Marmee suggests that Meg involve John more with Demi's upbringing. Even as a toddler, the little boy is mischievous and willful, and Marmee thinks he needs his father's discipline. (We're really seeing stereotypical nineteenth-century gender roles here – why couldn't Meg be the disciplinarian? Well, that's just not how this novel works!)
Meg starts following her mother's advice. This is a shock for Demi, who is used to being spoiled and having his own way all the time. His father refuses to spoil him.
One evening, Meg tries to make some time for her and John to have a nice meal together as adults after the children are in bed. Unfortunately, Demi refuses to go to sleep. (This is turning into an episode of SuperNanny!)
Finally, Meg makes Demi settle down by promising to feed him cake in the morning. She dresses up and goes downstairs to have the evening meal, which they call tea, with John.
John is pleasantly surprised that Meg is dressed up and they start eating together. But almost immediately Demi comes in and says that it's morning now and he wants his cake!
Meg tries to put Demi to bed again, but he's fussy and refuses. She gives him a lump of sugar and goes back downstairs.
Demi follows her down and asks for more sugar. This time John has had enough and carries Demi upstairs. SuperNanny would be proud – we hear this is exactly what you're supposed to do.
Demi throws a tantrum, crying, and screaming. He keeps getting out of bed, and every time John puts him back in. Finally he stays in bed, but still screaming and hollering.
Meg begs John to let her take care of Demi, but he insists on being firm. He lets her kiss Demi good night, and then makes her leave the room.

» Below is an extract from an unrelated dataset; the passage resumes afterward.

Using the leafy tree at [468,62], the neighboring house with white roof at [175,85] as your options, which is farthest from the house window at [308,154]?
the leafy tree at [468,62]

Demi finally calms down and falls asleep. Meg creeps back into the room and sees John sitting quietly by Demi's bed. Demi is holding tightly to his father's finger. Meg realizes that John can be tender with the children as well as firm.
John comes downstairs and finds Meg trimming her bonnet (that is, she's putting decorations, probably ribbon, on a hat or cap). She asks him to read the election news from the newspaper while she works. Meg tries to be interested in it.
In return, John tries to be interested in Meg's bonnet. She says that it's a fancy one to wear to concerts and the theater sometime and asks him to take her to a concert soon – she's been shut up at home too much. John agrees.
John asks what made Meg change how she was doing things, and Meg describes her talk with Marmee. John is delighted and gives her a big kiss.
The Brookes go on together like this, caring for their children together and also making time for themselves as a couple. They don't have the recipe for marriage perfect at first, but gradually they make things work very well.